Less so in the country at large. In truth, Truss’s spectacular implosion is not a vindication of her predecessor but a measure of his monstrous, self-serving vanity, wanting Britain to have the worst ever prime minister to avoid the indignity of keeping the title for himself.
Johnson begat Truss. Before that, Theresa May begat Johnson. She made him foreign secretary not because she expected him to do the job well but because she knew he couldn’t, and hoped conspicuous failure in a great office of state would scupper his prospects of challenging her for the greatest one. Instead, he established the precedent that buffoonery carries no penalty when climbing the Tory hierarchy.
That became his pitch for the leadership. May had tested to destruction the idea that there was a way to reconcile the demands of hardline Eurosceptics with strategic and economic reality. Her Brexit deal, for all its flaws, expressed recognition that a prime minister is duty-bound to govern seriously.
Johnson offered instead a flight to fantasy. He resettled his party in the make-believe world where Brexit has no downside; where treaties are links in the chain that remainers use to keep Britannia shackled to Europe.
Departure from sensible government created demand for ministers who were either happy to say ridiculous things in exchange for cabinet jobs, or had always been ridiculous and were thrilled to find it was no longer an obstacle to promotion. Thus Nadine Dorries and Suella Braverman entered the cabinet, as did Jacob Rees-Mogg, a cartoon character made flesh with no record of achievement in any field apart from self-parody. And even Johnson stopped short of giving him a proper department to run.

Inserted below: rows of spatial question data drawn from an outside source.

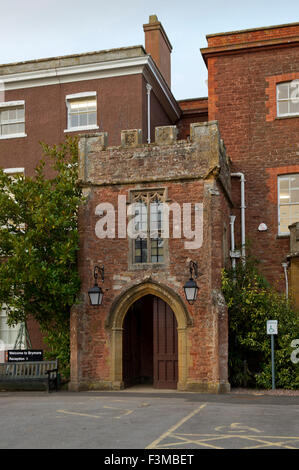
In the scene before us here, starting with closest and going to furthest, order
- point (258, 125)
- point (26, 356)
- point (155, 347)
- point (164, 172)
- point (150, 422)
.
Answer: point (150, 422) < point (164, 172) < point (155, 347) < point (26, 356) < point (258, 125)

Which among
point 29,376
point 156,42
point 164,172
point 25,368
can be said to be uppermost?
point 156,42

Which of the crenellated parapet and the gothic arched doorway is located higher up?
the crenellated parapet

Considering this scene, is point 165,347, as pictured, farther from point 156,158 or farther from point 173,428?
point 173,428

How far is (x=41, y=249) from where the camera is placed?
1705 cm

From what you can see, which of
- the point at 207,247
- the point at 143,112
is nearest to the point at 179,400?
the point at 207,247

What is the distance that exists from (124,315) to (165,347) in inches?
57.7

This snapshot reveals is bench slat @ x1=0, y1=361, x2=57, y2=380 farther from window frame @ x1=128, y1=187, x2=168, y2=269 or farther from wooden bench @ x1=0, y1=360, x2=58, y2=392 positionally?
window frame @ x1=128, y1=187, x2=168, y2=269

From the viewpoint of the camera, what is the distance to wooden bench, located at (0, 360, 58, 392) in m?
16.7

There was enough cynical self-awareness in the “Boris” act for its charlatan creator to see that Rees-Mogg’s similar shtick is no less fraudulent. Truss, being credulous as well as fanatical, made him business secretary.
The prime minister is a hothouse flower. Her candidacy was incubated in the sweaty bubble of libertarian zeal under the high-wattage bulbs of rightwing thinktanks. Her plans grew from seeds of US Republican-style anti-government conservatism that isn’t native to Britain’s political soil, in a micro-climate controlled by the Tory press.
The colder economic reality got outside, the higher the ideological thermostat was turned. Truss was deluded enough to think she was thriving until her wild economic plans shattered the windows and freezing air rushed in from the markets. The exotic plant wilted at a speed that is almost painful to witness.
Her former cheerleaders hastily don winter coats and pretend the mess is not of their making. A Sun editorial invites “grownups” to take the reins. The Mail calls for intervention by the “wise men and women of the Conservative party”.
They must make do with Jeremy Hunt. He does a passable impression of gravitas by looking sadly stoical, like a customer in a restaurant taking the news that his favourite item is off the menu.
Tory MPs depict him as some kind of venerable elder recalled from exile, as if the safeness of his hands were certified by them having avoided contact with the levers of power in recent years. Whether his judgment merits that status is doubtful. When he ran for the leadership in 2019, he matched Johnson for readiness to take Britain out of the EU without a deal. His flagship policy this summer was an unfunded corporation tax cut bigger than the one in Truss’s plan that he has just reversed.
Twice Hunt has sought to lead his party; twice he was rejected. Now, apparently, that is a recommendation to be chancellor. In other words, even Tory MPs are measuring reliability in distance from their own record, and defining sensible government as the opposite of whatever their members want.
It is a good metric, and one that voters will take to the logical conclusion: the serious problem with British politics is an absurd Conservative party that hardly even trusts itself to govern any more.